[Begin]
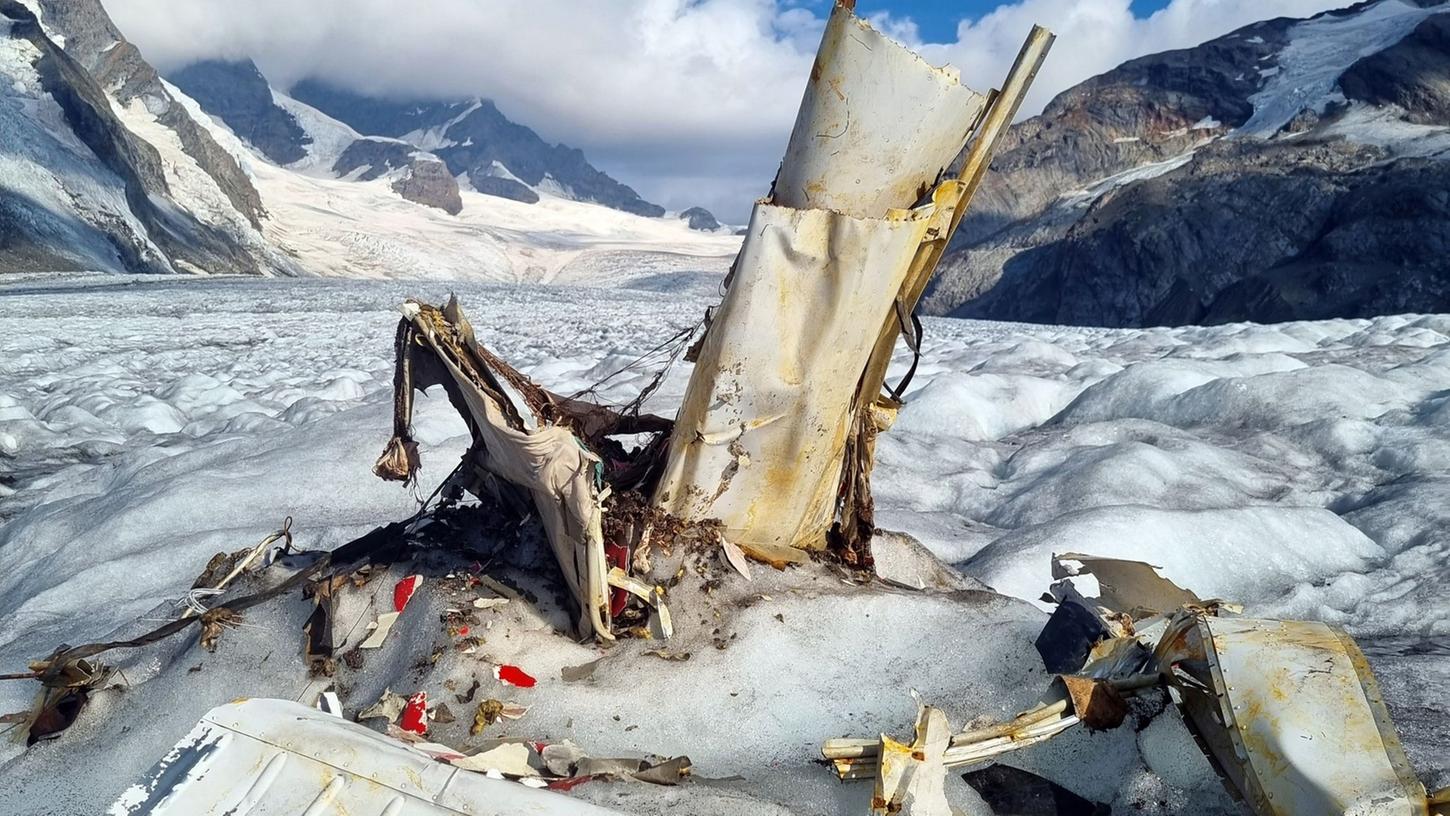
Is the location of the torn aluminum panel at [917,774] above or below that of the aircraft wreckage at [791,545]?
below

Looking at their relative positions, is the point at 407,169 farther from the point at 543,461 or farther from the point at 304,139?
the point at 543,461

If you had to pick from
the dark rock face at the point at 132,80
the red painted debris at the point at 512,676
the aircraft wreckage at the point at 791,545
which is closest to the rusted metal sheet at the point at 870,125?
the aircraft wreckage at the point at 791,545

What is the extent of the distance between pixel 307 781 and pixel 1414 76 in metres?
44.4

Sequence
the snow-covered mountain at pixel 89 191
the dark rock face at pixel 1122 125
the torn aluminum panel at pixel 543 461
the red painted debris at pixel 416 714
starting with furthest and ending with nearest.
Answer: the dark rock face at pixel 1122 125 < the snow-covered mountain at pixel 89 191 < the torn aluminum panel at pixel 543 461 < the red painted debris at pixel 416 714

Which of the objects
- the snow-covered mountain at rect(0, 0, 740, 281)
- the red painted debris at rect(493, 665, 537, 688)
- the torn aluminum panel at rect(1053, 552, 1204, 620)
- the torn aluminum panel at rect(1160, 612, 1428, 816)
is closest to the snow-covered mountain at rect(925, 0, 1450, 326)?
the snow-covered mountain at rect(0, 0, 740, 281)

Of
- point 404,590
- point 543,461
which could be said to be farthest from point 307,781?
point 404,590

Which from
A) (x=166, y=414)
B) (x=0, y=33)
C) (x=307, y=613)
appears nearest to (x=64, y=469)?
(x=166, y=414)

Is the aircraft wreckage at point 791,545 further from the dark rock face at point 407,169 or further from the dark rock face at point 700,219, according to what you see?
the dark rock face at point 700,219

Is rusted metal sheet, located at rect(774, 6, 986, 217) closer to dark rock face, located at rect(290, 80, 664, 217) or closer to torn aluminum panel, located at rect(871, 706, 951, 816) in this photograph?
torn aluminum panel, located at rect(871, 706, 951, 816)

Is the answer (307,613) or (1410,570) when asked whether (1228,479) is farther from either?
(307,613)

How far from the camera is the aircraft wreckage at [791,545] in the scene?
1.48 meters

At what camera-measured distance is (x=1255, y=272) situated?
33.0 metres

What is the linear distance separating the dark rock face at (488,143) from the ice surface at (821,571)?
415 feet

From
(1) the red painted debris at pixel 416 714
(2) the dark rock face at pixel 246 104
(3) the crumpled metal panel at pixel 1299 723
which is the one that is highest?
(2) the dark rock face at pixel 246 104
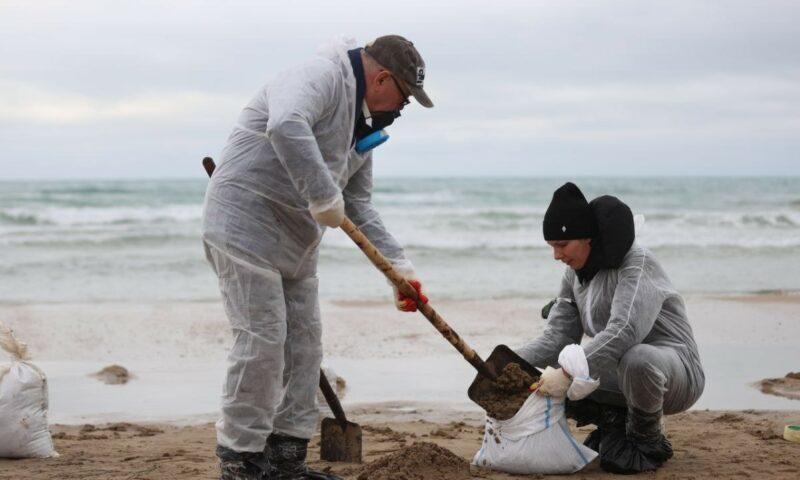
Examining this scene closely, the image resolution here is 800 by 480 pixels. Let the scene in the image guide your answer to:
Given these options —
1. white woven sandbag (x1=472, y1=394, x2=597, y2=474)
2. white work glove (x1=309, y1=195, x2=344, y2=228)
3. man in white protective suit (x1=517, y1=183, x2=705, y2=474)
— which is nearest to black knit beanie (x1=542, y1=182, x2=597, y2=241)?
man in white protective suit (x1=517, y1=183, x2=705, y2=474)

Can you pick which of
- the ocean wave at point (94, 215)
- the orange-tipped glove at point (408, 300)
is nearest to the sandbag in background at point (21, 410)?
the orange-tipped glove at point (408, 300)

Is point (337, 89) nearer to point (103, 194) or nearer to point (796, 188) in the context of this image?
point (103, 194)

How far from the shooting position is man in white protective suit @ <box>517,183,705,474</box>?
153 inches

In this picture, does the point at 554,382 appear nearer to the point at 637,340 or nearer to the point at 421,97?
the point at 637,340

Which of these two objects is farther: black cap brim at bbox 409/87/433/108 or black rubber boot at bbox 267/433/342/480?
black rubber boot at bbox 267/433/342/480

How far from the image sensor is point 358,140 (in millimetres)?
3672

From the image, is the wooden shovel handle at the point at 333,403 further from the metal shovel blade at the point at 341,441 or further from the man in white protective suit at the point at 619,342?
the man in white protective suit at the point at 619,342

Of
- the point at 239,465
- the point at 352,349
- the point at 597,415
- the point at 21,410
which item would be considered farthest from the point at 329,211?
the point at 352,349

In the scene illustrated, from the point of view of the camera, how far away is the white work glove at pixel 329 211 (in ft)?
10.6

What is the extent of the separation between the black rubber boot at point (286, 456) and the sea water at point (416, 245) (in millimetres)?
3060

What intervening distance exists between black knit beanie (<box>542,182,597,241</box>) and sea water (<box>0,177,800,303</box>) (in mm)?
2219

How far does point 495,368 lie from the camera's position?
414 cm

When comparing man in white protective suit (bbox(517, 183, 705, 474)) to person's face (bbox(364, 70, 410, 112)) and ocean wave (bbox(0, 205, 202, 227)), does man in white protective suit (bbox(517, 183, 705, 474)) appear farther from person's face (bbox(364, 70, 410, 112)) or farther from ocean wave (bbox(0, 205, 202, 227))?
ocean wave (bbox(0, 205, 202, 227))

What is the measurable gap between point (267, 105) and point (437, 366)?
390cm
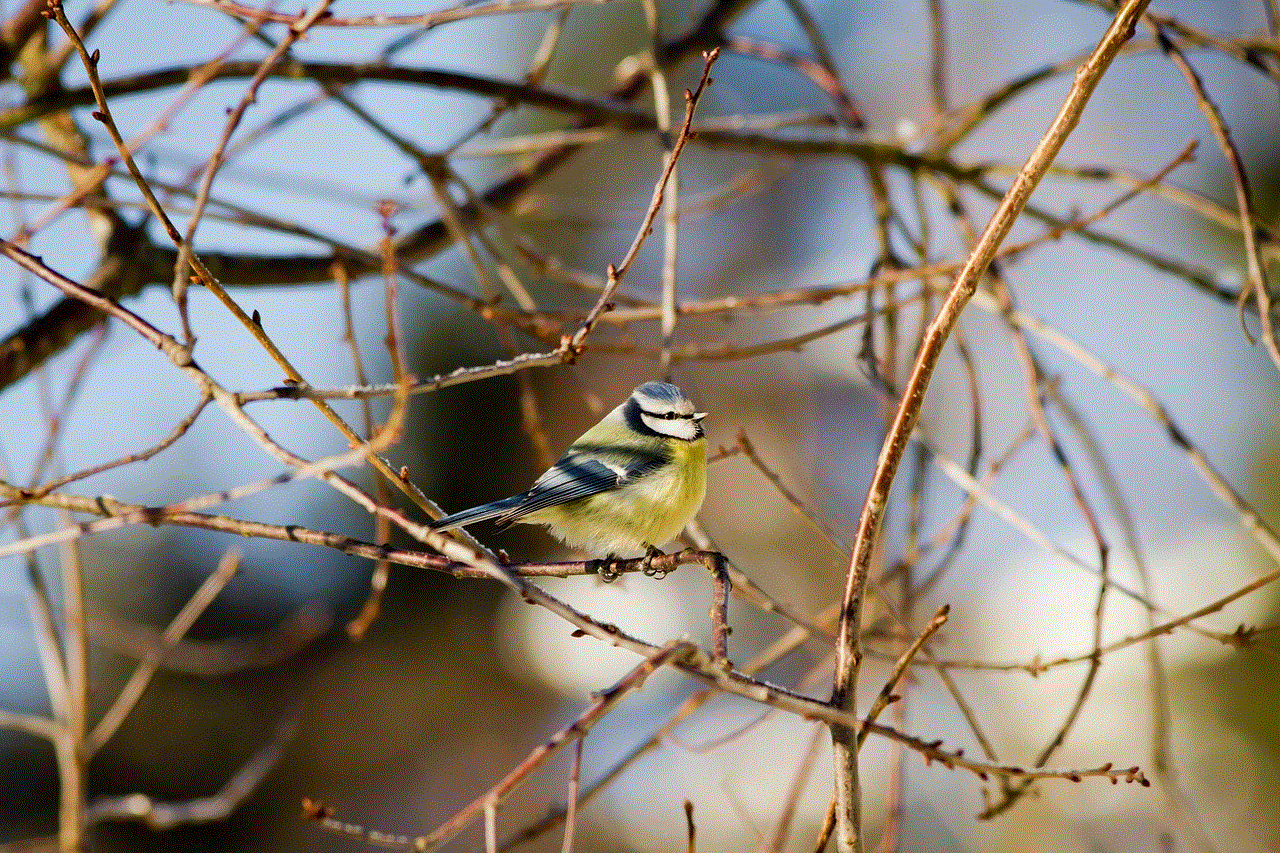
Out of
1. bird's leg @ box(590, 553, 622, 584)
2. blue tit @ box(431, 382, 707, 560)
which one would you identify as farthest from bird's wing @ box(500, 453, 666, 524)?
bird's leg @ box(590, 553, 622, 584)

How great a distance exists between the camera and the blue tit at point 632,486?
2445 mm

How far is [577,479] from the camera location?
2.49 m

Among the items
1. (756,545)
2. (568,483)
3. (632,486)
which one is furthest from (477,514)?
(756,545)

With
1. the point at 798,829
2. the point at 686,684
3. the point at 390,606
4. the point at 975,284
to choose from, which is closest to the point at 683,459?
the point at 975,284

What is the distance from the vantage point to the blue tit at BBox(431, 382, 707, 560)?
2.45 metres

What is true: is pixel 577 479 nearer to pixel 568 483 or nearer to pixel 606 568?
pixel 568 483

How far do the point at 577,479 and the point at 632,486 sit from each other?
0.15 m

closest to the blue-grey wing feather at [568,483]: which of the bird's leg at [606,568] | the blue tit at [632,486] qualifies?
the blue tit at [632,486]

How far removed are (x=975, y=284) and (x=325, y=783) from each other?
710cm

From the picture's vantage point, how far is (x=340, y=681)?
7438 mm

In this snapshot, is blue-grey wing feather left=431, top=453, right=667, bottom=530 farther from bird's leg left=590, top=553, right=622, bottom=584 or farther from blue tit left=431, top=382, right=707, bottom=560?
bird's leg left=590, top=553, right=622, bottom=584

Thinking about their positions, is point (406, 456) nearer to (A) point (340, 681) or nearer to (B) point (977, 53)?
(A) point (340, 681)

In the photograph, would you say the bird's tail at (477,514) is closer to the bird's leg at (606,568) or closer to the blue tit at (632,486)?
the blue tit at (632,486)

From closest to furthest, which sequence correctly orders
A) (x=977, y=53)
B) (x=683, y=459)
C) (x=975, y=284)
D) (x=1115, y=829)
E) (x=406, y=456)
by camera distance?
(x=975, y=284) < (x=683, y=459) < (x=1115, y=829) < (x=406, y=456) < (x=977, y=53)
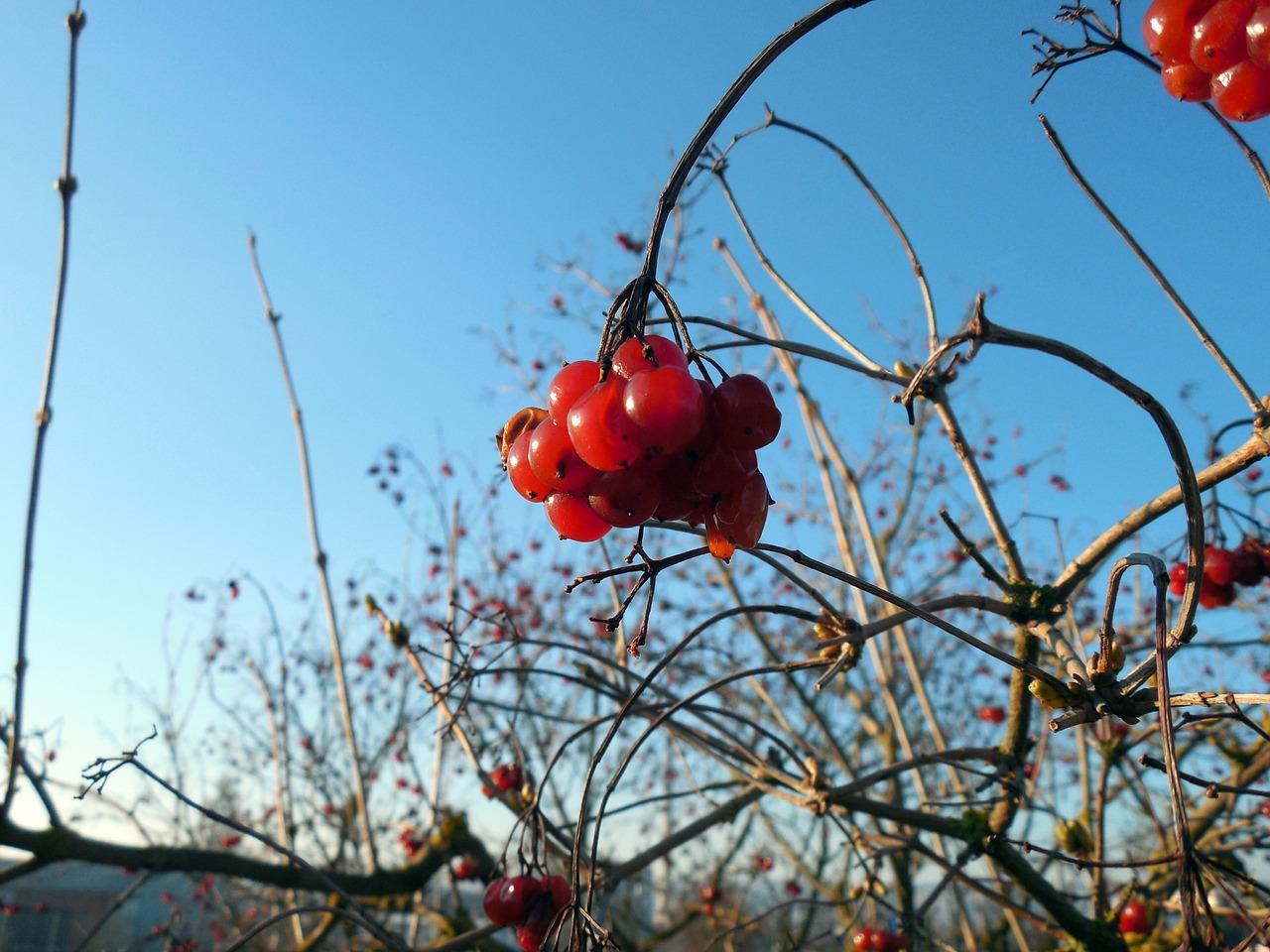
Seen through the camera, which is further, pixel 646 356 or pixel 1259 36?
pixel 1259 36

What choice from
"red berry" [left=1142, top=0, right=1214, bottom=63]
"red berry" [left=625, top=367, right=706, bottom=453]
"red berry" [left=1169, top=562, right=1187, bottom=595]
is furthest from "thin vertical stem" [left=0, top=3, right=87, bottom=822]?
"red berry" [left=1169, top=562, right=1187, bottom=595]

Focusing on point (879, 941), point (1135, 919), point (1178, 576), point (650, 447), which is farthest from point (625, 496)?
point (879, 941)

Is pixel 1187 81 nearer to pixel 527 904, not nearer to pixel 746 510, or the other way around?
pixel 746 510

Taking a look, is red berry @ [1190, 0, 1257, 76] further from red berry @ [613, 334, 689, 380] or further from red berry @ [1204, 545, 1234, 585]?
red berry @ [1204, 545, 1234, 585]

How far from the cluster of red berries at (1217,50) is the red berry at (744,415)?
34.1 inches

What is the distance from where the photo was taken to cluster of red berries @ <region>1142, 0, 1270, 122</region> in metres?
1.15

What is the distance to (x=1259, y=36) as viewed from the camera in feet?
3.67

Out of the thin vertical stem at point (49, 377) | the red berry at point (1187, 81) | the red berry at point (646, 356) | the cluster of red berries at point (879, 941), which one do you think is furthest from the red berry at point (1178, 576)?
the thin vertical stem at point (49, 377)

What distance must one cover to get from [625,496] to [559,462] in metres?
0.09

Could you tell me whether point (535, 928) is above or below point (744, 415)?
below

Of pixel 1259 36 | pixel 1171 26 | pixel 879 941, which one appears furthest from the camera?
pixel 879 941

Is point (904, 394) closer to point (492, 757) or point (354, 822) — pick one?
point (492, 757)

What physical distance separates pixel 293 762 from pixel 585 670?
5094 mm

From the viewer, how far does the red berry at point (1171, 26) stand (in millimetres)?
1232
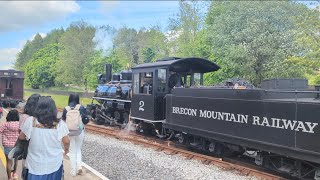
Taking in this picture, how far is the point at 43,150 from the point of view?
4.28 metres

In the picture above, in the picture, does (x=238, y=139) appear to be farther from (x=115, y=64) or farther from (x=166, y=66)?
(x=115, y=64)

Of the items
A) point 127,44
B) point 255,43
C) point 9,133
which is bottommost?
point 9,133

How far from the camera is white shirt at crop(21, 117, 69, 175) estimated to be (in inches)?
168

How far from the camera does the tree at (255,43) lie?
1958 centimetres

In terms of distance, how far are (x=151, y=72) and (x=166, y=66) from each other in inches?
31.8

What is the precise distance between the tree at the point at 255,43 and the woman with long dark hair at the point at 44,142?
611 inches

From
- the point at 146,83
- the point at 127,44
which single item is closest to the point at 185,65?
the point at 146,83

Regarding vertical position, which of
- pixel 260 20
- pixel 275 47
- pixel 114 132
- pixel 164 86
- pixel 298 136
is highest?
pixel 260 20

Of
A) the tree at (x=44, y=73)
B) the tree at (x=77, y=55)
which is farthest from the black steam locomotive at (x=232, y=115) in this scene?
the tree at (x=44, y=73)

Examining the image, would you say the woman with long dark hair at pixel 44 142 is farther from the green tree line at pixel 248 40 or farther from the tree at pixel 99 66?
the tree at pixel 99 66

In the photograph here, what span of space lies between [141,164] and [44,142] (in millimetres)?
5147

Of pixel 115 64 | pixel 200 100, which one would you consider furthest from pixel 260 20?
pixel 115 64

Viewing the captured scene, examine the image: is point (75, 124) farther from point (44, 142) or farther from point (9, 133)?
point (44, 142)

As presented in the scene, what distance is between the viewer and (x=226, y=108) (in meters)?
9.23
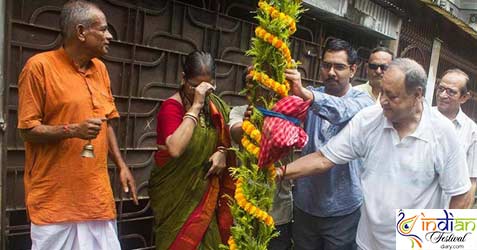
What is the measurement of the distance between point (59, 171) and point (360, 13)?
15.0ft

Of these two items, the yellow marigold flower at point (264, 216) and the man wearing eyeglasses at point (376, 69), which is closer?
the yellow marigold flower at point (264, 216)

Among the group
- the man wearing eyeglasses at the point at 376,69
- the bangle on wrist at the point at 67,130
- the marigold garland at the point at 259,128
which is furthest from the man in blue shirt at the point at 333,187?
the bangle on wrist at the point at 67,130

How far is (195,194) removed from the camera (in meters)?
2.94

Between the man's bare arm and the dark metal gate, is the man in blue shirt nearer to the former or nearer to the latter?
the dark metal gate

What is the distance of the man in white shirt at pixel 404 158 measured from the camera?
8.50 feet

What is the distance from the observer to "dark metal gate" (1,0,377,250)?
2873 mm

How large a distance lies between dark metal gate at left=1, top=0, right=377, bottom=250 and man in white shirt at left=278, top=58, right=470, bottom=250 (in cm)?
139

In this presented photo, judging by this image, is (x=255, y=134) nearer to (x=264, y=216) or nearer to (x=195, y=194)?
(x=264, y=216)

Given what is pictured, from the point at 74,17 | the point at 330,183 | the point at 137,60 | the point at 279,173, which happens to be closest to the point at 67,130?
the point at 74,17

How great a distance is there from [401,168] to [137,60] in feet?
6.73

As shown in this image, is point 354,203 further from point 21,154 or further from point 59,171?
point 21,154

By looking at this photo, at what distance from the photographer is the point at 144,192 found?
376cm

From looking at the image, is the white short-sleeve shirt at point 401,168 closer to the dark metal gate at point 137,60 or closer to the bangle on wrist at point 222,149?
the bangle on wrist at point 222,149

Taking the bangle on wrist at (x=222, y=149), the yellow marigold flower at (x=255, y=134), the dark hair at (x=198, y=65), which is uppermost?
the dark hair at (x=198, y=65)
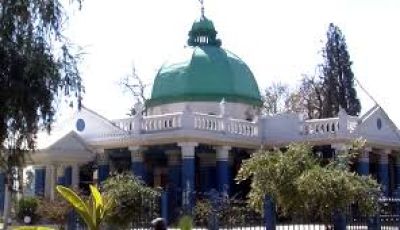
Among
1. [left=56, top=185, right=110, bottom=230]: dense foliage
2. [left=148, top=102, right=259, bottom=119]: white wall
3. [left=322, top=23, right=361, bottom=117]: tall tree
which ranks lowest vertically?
[left=56, top=185, right=110, bottom=230]: dense foliage

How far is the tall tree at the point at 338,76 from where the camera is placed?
40.8m

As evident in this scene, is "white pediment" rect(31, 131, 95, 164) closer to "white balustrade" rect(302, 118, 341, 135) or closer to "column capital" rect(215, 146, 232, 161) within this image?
"column capital" rect(215, 146, 232, 161)

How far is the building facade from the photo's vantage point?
2778cm

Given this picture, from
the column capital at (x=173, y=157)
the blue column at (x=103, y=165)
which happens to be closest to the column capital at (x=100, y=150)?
A: the blue column at (x=103, y=165)

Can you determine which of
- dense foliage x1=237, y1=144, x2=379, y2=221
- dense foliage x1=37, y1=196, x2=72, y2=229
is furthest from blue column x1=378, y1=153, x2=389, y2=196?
[End]
EXERCISE DIRECTIONS → Only those lines running from the one containing "As evident in" through the last line of the data above are to be copied, exactly, with both ends included.

RESPONSE TO THE TASK →
As evident in this scene, is "white pediment" rect(31, 131, 95, 164) closer to "white balustrade" rect(302, 118, 341, 135) or closer to "column capital" rect(215, 146, 232, 161) within this image?
"column capital" rect(215, 146, 232, 161)

How far is the building facade from the photo's vantage point?
2778cm

Given this picture, from
the column capital at (x=173, y=157)
the blue column at (x=103, y=165)
which happens to be closest to the column capital at (x=100, y=150)?
A: the blue column at (x=103, y=165)

Can you determine which of
- dense foliage x1=237, y1=144, x2=379, y2=221
- dense foliage x1=37, y1=196, x2=72, y2=229
is furthest from blue column x1=378, y1=153, x2=389, y2=196?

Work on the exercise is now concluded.